By Vicki Brown
Tom struggled to make ends meet, even though he had a full-time job. Willing to work more, he wanted to start a small landscaping business that would provide needed income and flexibility.
Then Tom’s pastor told him about the Step Up micro-lending program. A ministry of American Baptist Churches of Nebraska, Step Up provided him a short-term loan that allowed him to purchase equipment and other supplies to start his business.
Nebraska ABC launched the ministry after being awarded a Palmer Grant from the American Baptist Churches Home Mission Societies. Because the grant centered on poverty and justice, Nebraska leaders developed a ministry that “fit into our context,” Nebraska ABC Executive Minister Robin Stoops explained.
The Karen people group and other immigrants from Myanmar (Burma), many of whom are American Baptists, have settled in Nebraska the past several years. About eight Burmese congregations and some Latino groups exist in the Omaha/Lincoln area, Stoops said. “People are struggling.”
Although immigrants have skills when they arrive, they may or may not have opportunities to use them. Regional leaders devised the Step Up endeavor as a means to help immigrants get a new start and to provide for their families.
“But in terms of where we thought it would go,” Stoops said, “that hasn’t happened.”
The Burmese have not yet taken advantage of the opportunity.
“We’re looking to see if language barriers are keeping them from doing so,” he said. “We’re still working on it …. We think the biggest problem, at least with the Burmese, is the language.”

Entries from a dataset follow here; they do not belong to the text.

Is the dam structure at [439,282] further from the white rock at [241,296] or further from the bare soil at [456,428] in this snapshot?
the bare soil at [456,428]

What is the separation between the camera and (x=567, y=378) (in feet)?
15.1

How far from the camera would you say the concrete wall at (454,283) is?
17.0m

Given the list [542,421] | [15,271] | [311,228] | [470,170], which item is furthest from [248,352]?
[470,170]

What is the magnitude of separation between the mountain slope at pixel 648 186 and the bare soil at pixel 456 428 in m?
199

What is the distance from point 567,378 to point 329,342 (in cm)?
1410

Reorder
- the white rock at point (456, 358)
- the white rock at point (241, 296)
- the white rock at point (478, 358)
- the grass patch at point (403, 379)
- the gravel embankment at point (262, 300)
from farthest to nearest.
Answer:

Though the program targeted immigrants, it is available to any member or regular attender of an ABC Nebraska church — single parents, people on fixed incomes or “just someone with an idea,” the executive minister explained.
Up to $1,500 may be available for those who qualify for the no-interest loan. “It’s the idea of helping them with some cash to help them get rolling,” he said.
The loan has made a difference for Mason, Stoops said. “It’s just fun to be able to say we could help.”
He added that the region would continue to offer the Step Up program, even though response has been slow. “We’re not afraid to try crazy stuff that doesn’t work and crazy stuff that does work,” he said.
But that willingness, Stoops believes, is the heart of ministry. “It is being willing to try new things … not whether we succeed or fail but to be true to the mission,” he said. “To join God in the neighborhood.”